4.3 Relation to high quality modes in nanophotonic cavities

Importantly, the generality of the reported results is also underlined by the tight connection to the research area of engineering of planar dielectric nanophotonic cavities, such as homogeneous dielectric cavities [52], [ and periodic or quasi-periodic nanostructured cavities [65], [66].

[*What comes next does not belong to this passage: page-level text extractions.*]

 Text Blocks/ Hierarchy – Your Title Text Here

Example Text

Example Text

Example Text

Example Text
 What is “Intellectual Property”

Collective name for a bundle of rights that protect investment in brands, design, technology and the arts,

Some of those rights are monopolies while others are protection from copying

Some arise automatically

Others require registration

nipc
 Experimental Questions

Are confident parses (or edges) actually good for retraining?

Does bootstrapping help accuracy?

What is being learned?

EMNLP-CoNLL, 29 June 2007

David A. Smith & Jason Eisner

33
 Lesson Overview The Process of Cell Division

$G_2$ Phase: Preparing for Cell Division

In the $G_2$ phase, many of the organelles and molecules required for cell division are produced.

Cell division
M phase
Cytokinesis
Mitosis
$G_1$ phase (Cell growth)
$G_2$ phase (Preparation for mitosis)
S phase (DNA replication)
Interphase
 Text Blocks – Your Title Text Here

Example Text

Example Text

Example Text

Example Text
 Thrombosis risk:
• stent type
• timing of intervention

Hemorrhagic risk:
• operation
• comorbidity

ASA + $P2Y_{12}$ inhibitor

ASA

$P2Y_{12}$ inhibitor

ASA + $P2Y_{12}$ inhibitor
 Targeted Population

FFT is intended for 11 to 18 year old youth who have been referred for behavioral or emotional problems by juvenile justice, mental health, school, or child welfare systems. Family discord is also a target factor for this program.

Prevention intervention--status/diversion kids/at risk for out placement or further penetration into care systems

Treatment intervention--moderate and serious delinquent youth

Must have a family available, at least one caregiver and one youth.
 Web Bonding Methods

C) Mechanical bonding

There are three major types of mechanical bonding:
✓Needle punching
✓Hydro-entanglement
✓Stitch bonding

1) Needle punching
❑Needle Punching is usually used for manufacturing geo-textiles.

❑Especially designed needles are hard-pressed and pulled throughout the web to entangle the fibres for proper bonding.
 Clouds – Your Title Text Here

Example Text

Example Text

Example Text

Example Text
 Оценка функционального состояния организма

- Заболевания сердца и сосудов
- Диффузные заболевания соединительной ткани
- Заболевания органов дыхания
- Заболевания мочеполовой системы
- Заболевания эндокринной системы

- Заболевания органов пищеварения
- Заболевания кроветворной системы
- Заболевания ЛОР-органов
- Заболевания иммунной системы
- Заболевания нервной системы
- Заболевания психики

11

The resonators made of homogeneous dielectric are expected to have the highest Q-factors for spherical or cylindrical geometries, which exhibit the highest symmetry. However, the utilized fabrication methods or proposed technological applications sometimes demand the use of the cavities of the other shapes, e.g. cubes, squares, hexagons etc., which were also shown to support rather high Q-factors and have potential in development of micro and nanolasers [52], [67], [68]. The dispersion of homogeneous dielectric is, however, quasi-linear and the external coupling due to quasi-flat band in this case is not possible. Unlike the homogeneous cavitites, the dispersion in the nanostructured ones, i.e. photonic-crystal or nanoparticle cavities, is more tunable. Consequently, quasi-flat and nonmonotonous bands in such structures result in the quality factor boost in the finite arrays [66]. By proper translating all mechanisms of the subradiant states formation reported in this work for the dipolar arrays onto the nanophotonic platform could lead to the development of the novel designs of the compact optical micro and nanocavities.